About Nesta

Nesta is an innovation foundation. For us, innovation means turning bold ideas into reality and changing lives for the better. We use our expertise, skills and funding in areas where there are big challenges facing society.

A labour of love: 10 years of labour market research at Nesta

Since 2015, Nesta has been researching the UK labour market via data. We’ve worked on projects to do with current skill demands and future skill requirements, skills mapping, occupation taxonomies, skill taxonomies, career pathways, and green jobs - amongst many others! Alongside this work, in 2020 we embarked on the ambitious data engineering task of scraping our own dataset of job adverts, allowing us to freely access this data in our projects as well as making our data insights more readily available externally. More about our projects can be found on our project page, and our funders and partners are given in the acknowledgements.

Following Nesta’s new strategy in 2021, we’ve been increasingly focussed on supporting our three mission areas, as well as deepening our policy work. As we focus on our missions, we will be stopping our work on labour market data. Therefore, we are ‘clocking out’ on this programme of work and want to share some reflections of what we’ve learnt and the resources we are leaving behind, as well as celebrate our work over the last decade.

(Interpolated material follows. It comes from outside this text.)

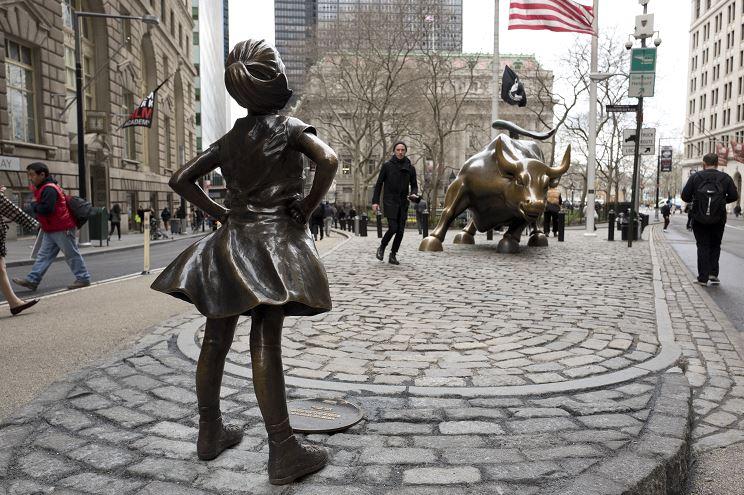 El emblemático toro de Wall Street es desafiado por una niña, la cual les recuerda a los inversores la necesidad de aumentar el número de mujeres en sus empresas. (AP)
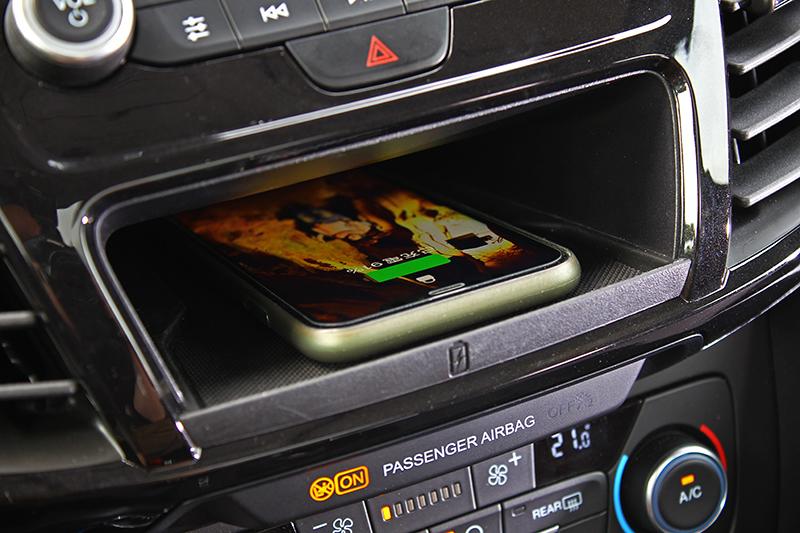 QI無線充電是為智慧型手機補充電能的最佳拍檔。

What have we done over the years?

In 2015, we first realised the strength in using job advert data to monitor skill demands as a complement to the Employer Skills survey. From the start, we recognised the power in exploring this data via interactive visualisations, producing several award-winning visualisations. In 2017, we produced a skills map allowing users to input their job titles and information about the skills needed. We also created the future of UK skills visualisation, showing which occupations are likely to grow and shrink, and how skill needs might change. One finding from this was that around 10% of workers are in occupations that are likely to grow as a share of the workforce and 20% will shrink.

Our knowledge of analysing skills demands allowed us some insight into how certain commonly used classifications and taxonomies could be improved. For example, we recognised some limitations with the standard occupational codes (SOC) and sought to create a new occupation taxonomy to help group-skill specialisms more appropriately, writing the findings up in a 2018 discussion paper.

Expert-derived skills taxonomies such as European Skills/Competences, Qualifications and Occupations (ESCO) and O*NET OnLine are well recognised and used; however they need to be refreshed as the labour market evolves and involves some subjective decision-making. Therefore, in 2018 we created our first data-driven UK skills taxonomy using data from Burning Glass, and updated this in 2021 by creating our second skills taxonomy using TextKernel data. These approaches allowed us to derive a skills taxonomy based on real UK skills being asked for in job adverts, with methods that enabled the taxonomy to be automatically updated as the skills landscape evolved. Our taxonomies have been one of the most requested resources across Nesta.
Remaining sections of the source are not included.